Ambassador of Russia to Malta
- In office 12 December 2014 – 29 October 2021
- President: Vladimir Putin
- Preceded by: Boris Marchuk [ru]
- Succeeded by: Andrei Lopukhov [ru]

Personal details
- Born: 19 June 1950 (age 75)
- Parent: Ardalion Malygin [ru] (father);
- Alma mater: Moscow State Institute of International Relations
- Awards: Order of Friendship Medal of the Order "For Merit to the Fatherland" Second Class Honoured Worker of the Ministry of Foreign Affairs of the Russian Federation [ru]

= Vladimir Malygin =

Russian diplomat

Vladimir Ardalionovich Malygin (Владимир Ардалионович Малыгин; born 19 June 1950) is a Russian diplomat. He has served in various diplomatic roles since the 1970s, and was the Ambassador of Russia to Malta between December 2014 and October 2021.

==Career==
Malygin was born on 19 June 1950, the son of Ardalion Malygin, a party worker and employee of the Soviet state security organs, who reached the rank of lieutenant general. Vladimir Malygin studied at the Moscow State Institute of International Relations, graduating in 1972 and beginning work for the Soviet Ministry of Foreign Affairs.
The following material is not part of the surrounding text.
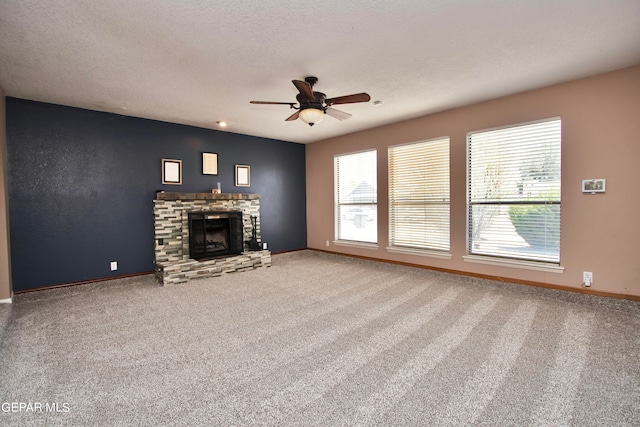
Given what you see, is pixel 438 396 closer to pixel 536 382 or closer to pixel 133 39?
pixel 536 382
His work included postings within the central apparatus of the Ministry, which after the dissolution of the Soviet Union in 1991 became the Russian Ministry of Foreign Affairs, and abroad. During the Soviet and later Russian periods he worked in the embassies in Sweden, the United Kingdom, and Cyprus. He undertook further studies at the Diplomatic Academy of the Ministry of Foreign Affairs, graduating in 1989. On 18 September 1996 he was awarded the diplomatic rank of Extraordinary and Plenipotentiary Envoy 2nd class.

In 2000 Malygin was appointed Deputy Director of the Ministry's General Secretariat, followed by a posting from 2003 as consul general in Edinburgh. He held this post until 2009, having received the diplomatic rank of Extraordinary and Plenipotentiary Envoy 1st class, on 29 December 2005. Between 2009 and 2012 he was Deputy Director of the Ministry's Department of Security, and then from 2012 until 2014 Malygin was consul general in Klaipėda, Lithuania. He then became Deputy Director of the Ministry's Second European Department in June 2014, before being appointed Ambassador of Russia to Malta on 12 December 2014. He served in this role until his retirement on 29 October 2021.

==Personal life and awards==
In addition to his native Russian, Malygin speaks English and Swedish. He is married to Tatyana, and currently holds the diplomatic rank of Ambassador Extraordinary and Plenipotentiary, awarded on 17 October 2016. Over his career he has been awarded the Order of Friendship, on 30 March 2020; the Medal of the Order "For Merit to the Fatherland" Second Class, on 29 October 2010; and the title of Honoured Worker of the Ministry of Foreign Affairs of the Russian Federation.